Kubernetes Security Best Practices: Production Checklist for Real Clusters

Production Kubernetes Security Is Mostly About Restraint

Most Kubernetes incidents do not begin with an exotic exploit. They begin with a cluster that was too open, too trusting, or too hard to reason about under pressure.

That is why production Kubernetes security is less about buying one more tool and more about tightening defaults.

The public lesson has repeated itself for years. In one widely reported Tesla cryptojacking incident, attackers found an exposed Kubernetes console and used the access to run mining workloads and reach sensitive cloud resources. The exact environment details were unusual, but the core pattern was familiar: exposed management surface, weak access boundaries, and too much trust inside the cluster.

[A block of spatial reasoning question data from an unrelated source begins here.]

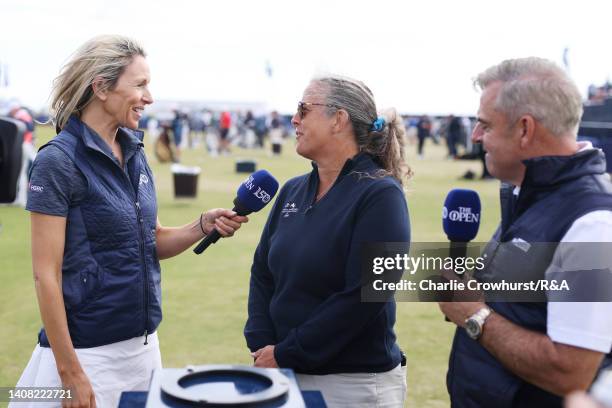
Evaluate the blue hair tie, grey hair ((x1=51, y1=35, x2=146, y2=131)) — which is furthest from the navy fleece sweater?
grey hair ((x1=51, y1=35, x2=146, y2=131))

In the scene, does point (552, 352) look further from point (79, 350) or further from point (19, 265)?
point (19, 265)

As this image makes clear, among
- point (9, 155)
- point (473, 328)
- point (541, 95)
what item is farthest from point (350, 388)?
point (9, 155)

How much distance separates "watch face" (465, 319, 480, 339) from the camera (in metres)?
2.18

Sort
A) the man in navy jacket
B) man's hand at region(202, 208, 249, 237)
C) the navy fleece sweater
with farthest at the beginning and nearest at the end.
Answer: man's hand at region(202, 208, 249, 237) → the navy fleece sweater → the man in navy jacket

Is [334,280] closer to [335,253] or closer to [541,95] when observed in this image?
[335,253]

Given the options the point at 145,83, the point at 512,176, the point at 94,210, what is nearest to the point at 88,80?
the point at 145,83

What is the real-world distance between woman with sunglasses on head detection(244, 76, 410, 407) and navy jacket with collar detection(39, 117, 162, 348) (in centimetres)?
54

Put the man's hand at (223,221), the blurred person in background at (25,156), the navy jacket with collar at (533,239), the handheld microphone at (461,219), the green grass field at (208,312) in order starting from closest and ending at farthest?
the navy jacket with collar at (533,239) < the handheld microphone at (461,219) < the man's hand at (223,221) < the green grass field at (208,312) < the blurred person in background at (25,156)

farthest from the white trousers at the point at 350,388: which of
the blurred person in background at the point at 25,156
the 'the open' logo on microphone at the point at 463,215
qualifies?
the blurred person in background at the point at 25,156

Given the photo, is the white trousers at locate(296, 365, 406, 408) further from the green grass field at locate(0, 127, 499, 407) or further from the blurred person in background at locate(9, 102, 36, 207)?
the blurred person in background at locate(9, 102, 36, 207)

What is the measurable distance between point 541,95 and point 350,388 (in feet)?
4.58

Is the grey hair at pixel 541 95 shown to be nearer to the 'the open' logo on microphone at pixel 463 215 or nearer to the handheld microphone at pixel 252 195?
the 'the open' logo on microphone at pixel 463 215

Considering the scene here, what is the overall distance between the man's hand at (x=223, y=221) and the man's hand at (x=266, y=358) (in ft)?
1.92

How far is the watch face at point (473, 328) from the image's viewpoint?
218cm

If you are running Kubernetes in production, this checklist is the right baseline.

1. Lock Down Access First

If RBAC is loose, everything else becomes optional.

Production checklist:

No human users bound to cluster-admin for day-to-day work
Separate roles for deploy, read-only, break-glass, and cluster operations
Short-lived federated access instead of long-lived local credentials
automountServiceAccountToken: false unless the workload truly needs API access
Periodic review of service accounts, ClusterRoleBindings, and namespace-level roles

Example:

An internal metrics service does not need permission to list secrets, create pods, or read all configmaps in the namespace. It usually needs almost nothing. Yet many teams still deploy it with a broad default service account because it is convenient.

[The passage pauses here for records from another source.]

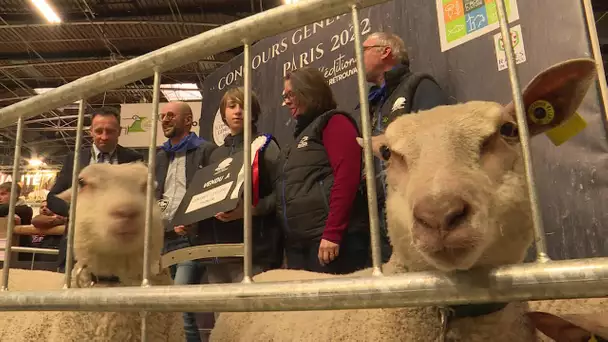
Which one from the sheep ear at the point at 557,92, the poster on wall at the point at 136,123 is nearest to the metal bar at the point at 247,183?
the sheep ear at the point at 557,92

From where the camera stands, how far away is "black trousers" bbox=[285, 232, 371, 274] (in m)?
2.34

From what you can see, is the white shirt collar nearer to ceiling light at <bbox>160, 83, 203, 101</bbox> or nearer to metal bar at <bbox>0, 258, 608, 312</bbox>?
metal bar at <bbox>0, 258, 608, 312</bbox>

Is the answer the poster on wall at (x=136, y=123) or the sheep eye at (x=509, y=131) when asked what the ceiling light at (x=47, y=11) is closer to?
the poster on wall at (x=136, y=123)

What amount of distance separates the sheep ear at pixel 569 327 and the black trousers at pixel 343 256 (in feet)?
4.00

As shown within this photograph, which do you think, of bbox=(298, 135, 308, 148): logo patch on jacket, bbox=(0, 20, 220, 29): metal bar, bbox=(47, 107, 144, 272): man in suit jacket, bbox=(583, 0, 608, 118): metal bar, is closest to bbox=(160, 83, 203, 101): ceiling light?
bbox=(0, 20, 220, 29): metal bar

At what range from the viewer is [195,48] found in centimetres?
141

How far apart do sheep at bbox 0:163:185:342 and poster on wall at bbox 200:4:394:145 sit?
195 centimetres

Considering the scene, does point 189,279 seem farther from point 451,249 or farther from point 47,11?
point 47,11

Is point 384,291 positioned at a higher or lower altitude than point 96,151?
lower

2. Enforce Restricted Pod Security by Default

Production workloads should not run as root, should not add Linux capabilities casually, and should not get writable filesystems without a reason.

Minimum baseline:

securityContext:
  runAsNonRoot: true
  allowPrivilegeEscalation: false
  readOnlyRootFilesystem: true
  seccompProfile:
    type: RuntimeDefault

Add Pod Security Admission labels to production namespaces and make exceptions rare and explicit.

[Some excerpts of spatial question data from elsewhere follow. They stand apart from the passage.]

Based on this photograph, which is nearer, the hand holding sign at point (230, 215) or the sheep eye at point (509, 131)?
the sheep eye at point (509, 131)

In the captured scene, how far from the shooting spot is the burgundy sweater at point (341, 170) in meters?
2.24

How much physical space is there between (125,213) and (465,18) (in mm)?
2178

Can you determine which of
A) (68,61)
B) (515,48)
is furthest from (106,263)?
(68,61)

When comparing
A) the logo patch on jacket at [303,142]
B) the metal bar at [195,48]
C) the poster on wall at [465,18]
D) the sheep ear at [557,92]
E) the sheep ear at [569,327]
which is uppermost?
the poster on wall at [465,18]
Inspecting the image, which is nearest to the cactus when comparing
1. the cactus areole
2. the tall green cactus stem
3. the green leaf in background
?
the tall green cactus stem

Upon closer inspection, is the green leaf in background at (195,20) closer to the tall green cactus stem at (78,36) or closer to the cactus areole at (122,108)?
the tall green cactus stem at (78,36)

3. Treat the Cluster Network as Hostile

The default flat network is one of Kubernetes' worst habits in production.

Checklist:

Default-deny ingress and egress at namespace level
Explicit allow rules between frontend, API, data, and observability tiers
No broad east-west access for convenience
Private control plane access where the platform allows it
Internet exposure only through reviewed ingress paths

Case pattern:

One compromised pod should not become a sightseeing pass for the rest of the cluster.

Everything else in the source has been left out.